As marcas do cárcere
As memórias desse período foram descritas no livro Narrativa da perseguição de Hypolito José da Costa Pereira Furtado de Mendonça, preso e processado em Lisboa pelo supposto crime de francmaçon, publicado em inglês e em português. "Depois que ele conseguiu escapar de Lisboa e chegar a Londres, a primeira iniciativa de Hipólito da Costa, antes ainda do Correio Braziliense, foi contar o que é a inquisição – porque o público inglês não sabia, não tinha noção. Afinal, era uma monarquia parlamentar", disse Dines. "Trata-se de um documento imenso sobre a defesa da liberdade de imprensa, de credo, do direito a ser maçom, na conversa com o interrogador. É belíssimo", disse Isabel Lustosa. Para a historiadora, Hipólito era um "homem de fibra".

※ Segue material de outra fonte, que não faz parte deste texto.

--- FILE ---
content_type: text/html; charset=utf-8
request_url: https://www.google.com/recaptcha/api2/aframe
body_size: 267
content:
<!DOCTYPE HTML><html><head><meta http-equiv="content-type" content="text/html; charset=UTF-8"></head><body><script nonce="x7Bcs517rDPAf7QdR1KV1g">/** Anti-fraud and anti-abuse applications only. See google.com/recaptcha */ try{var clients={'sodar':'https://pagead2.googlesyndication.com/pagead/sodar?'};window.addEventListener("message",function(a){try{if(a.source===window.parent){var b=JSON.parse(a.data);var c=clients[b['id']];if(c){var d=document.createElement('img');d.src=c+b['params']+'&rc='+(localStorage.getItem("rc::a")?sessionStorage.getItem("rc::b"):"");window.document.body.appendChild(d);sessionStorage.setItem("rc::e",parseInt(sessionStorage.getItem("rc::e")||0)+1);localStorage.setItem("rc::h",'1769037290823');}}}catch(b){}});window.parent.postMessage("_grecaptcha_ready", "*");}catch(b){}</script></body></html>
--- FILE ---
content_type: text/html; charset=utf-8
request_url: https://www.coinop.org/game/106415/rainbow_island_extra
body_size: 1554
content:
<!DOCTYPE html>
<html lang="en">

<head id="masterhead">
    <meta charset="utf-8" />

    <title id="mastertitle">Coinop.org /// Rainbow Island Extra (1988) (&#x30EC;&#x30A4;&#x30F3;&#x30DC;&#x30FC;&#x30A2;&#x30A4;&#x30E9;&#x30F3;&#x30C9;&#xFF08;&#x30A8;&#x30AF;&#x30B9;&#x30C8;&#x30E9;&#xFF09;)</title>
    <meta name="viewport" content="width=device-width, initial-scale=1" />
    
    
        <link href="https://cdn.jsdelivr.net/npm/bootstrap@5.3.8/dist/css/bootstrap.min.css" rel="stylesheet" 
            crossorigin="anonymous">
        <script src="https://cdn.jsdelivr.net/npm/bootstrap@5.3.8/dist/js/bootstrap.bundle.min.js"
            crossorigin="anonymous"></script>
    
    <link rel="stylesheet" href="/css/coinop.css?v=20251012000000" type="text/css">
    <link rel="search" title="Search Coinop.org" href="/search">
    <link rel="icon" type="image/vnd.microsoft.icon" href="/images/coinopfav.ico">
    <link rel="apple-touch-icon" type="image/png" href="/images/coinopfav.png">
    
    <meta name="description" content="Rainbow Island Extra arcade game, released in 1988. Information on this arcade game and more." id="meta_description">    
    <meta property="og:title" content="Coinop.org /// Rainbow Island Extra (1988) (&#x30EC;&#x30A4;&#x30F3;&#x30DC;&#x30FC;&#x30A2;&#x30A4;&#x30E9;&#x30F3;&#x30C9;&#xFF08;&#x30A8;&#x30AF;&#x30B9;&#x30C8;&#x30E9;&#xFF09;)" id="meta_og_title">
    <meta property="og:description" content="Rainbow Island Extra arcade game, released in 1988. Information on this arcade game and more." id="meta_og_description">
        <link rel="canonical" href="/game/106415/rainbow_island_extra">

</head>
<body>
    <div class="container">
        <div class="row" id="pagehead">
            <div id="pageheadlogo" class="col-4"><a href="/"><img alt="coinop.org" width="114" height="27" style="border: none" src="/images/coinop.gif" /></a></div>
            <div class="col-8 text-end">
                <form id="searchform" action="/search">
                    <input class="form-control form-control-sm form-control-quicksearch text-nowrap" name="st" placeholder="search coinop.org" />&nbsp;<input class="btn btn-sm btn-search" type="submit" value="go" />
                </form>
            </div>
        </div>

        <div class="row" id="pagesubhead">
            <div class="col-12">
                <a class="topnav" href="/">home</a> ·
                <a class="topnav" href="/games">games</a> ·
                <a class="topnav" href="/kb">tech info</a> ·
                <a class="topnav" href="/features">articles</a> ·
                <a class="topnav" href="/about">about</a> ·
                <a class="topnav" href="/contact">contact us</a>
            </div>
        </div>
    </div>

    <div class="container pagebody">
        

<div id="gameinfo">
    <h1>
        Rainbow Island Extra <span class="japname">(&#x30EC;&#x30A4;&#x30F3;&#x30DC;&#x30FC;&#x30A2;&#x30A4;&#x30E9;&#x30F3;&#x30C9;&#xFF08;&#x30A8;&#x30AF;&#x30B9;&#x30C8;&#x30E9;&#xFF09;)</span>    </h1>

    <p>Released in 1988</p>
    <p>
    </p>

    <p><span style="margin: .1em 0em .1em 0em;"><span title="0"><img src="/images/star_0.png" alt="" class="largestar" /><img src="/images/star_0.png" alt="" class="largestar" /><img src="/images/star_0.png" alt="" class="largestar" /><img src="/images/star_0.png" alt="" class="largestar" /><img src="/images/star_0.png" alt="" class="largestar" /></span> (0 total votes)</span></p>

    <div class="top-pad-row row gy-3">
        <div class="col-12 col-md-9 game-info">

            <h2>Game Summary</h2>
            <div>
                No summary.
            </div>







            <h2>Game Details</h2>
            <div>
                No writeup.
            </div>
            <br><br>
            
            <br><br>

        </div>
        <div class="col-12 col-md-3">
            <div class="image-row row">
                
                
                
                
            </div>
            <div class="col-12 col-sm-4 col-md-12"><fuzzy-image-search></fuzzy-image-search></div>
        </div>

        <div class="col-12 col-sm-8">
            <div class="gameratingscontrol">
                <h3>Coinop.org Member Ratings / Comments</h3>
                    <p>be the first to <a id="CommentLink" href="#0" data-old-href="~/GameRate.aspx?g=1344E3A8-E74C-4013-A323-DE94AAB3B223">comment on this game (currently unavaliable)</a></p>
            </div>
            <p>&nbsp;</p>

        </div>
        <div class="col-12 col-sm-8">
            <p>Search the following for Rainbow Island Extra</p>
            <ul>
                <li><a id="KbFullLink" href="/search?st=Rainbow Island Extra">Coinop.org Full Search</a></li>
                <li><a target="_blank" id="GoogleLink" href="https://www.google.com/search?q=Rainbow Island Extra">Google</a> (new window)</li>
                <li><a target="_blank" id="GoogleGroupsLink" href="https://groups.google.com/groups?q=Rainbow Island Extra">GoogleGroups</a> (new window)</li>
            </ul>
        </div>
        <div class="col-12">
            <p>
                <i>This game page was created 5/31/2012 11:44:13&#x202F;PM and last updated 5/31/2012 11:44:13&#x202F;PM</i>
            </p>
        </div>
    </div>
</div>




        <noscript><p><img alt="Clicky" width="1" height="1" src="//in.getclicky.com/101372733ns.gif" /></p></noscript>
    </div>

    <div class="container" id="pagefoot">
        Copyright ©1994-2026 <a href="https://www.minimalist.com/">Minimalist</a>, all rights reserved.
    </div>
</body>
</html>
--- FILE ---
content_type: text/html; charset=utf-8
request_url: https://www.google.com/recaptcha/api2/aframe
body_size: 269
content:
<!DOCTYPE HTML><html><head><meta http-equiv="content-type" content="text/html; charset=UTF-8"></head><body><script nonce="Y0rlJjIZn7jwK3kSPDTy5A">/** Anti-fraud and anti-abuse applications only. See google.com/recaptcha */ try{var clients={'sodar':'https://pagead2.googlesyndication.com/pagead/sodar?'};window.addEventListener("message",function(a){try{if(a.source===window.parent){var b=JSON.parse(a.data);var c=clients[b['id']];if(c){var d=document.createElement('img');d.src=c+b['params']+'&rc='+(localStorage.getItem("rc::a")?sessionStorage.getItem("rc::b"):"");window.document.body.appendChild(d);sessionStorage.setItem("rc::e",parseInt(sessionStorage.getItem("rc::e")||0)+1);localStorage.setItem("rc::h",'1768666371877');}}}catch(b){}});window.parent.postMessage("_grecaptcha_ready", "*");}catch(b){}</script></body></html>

"O Hipólito, como pessoa, talvez tenha se tornado mais amargo, mais desconfiado, com sua estada na prisão. Mas, certamente, conservou todas as suas convicções juvenis e aquelas adquiridas em sua estada americana", avaliou Paulo Roberto de Almeida. Antônio Costella considera a fuga suspeita. "Foi uma escapada meio estranha porque simplesmente esqueceram de fechar a porta e ele foi saindo, abrindo as portas, e foi para a rua. Alguém deve ter ajudado a preparar essa fuga", disse. Em seguida, Hipólito estabeleceu-se na Inglaterra. "Os portugueses não conseguem mais tirá-lo porque ele passa a estar com a proteção da maçonaria inglesa e do Duque de Sussex, que era o chefe dessa maçonaria e de quem ele virou secretário particular", explicou o professor.
Nasce o Correio Braziliense
Hipólito chegou a Londres em 1802. Centro econômico e cultural, a cidade abrigava inúmeros partidários da emancipação das colônias na América. "Ele encontrou em Londres toda a elite sul americana, a vanguarda intelectual e política que estava engajada nas lutas pela emancipação", disse Dines. Na casa do general venezuelano Francisco de Miranda, libertários reuniam-se para traçar estratégias para a independência. "Tornou-se uma espécie de ponto de encontro dos intelectuais exilados, que tinham fugido da América Latina ou estavam exilados em Londres. Ali era a curriola dos libertários. E lá estavam Hipólito da Costa, Bernardo O´Higgins, general San Martín, Bernardino Rivadavia e Simón Bolívar, o homem que realmente materializou a emancipação da América espanhola", disse.
Nesta fase, nasceu a idéia do Correio Braziliense. Para Dines, Hipólito concebeu o jornal como um "emissor de ideias não-censuradas". "Não é um jornal como nós conhecemos hoje. Na realidade, o Correio Braziliense era uma revista. Primeiro, porque saía uma vez por mês e, segundo, o formato era de livro. Ele fazia tudo sozinho, provavelmente um compositor montava os tipos móveis, depois ele revisava", explicou Dines. "O Correio Braziliense tem como subtítulo ‘Armazém Literário’. Armazém, no sentido etimológico original, é uma loja de muitas utilidades, um empório de todos os objetos que você possa necessitar. Não apenas alimentos, mas máquinas, implementos", completou Paulo Roberto.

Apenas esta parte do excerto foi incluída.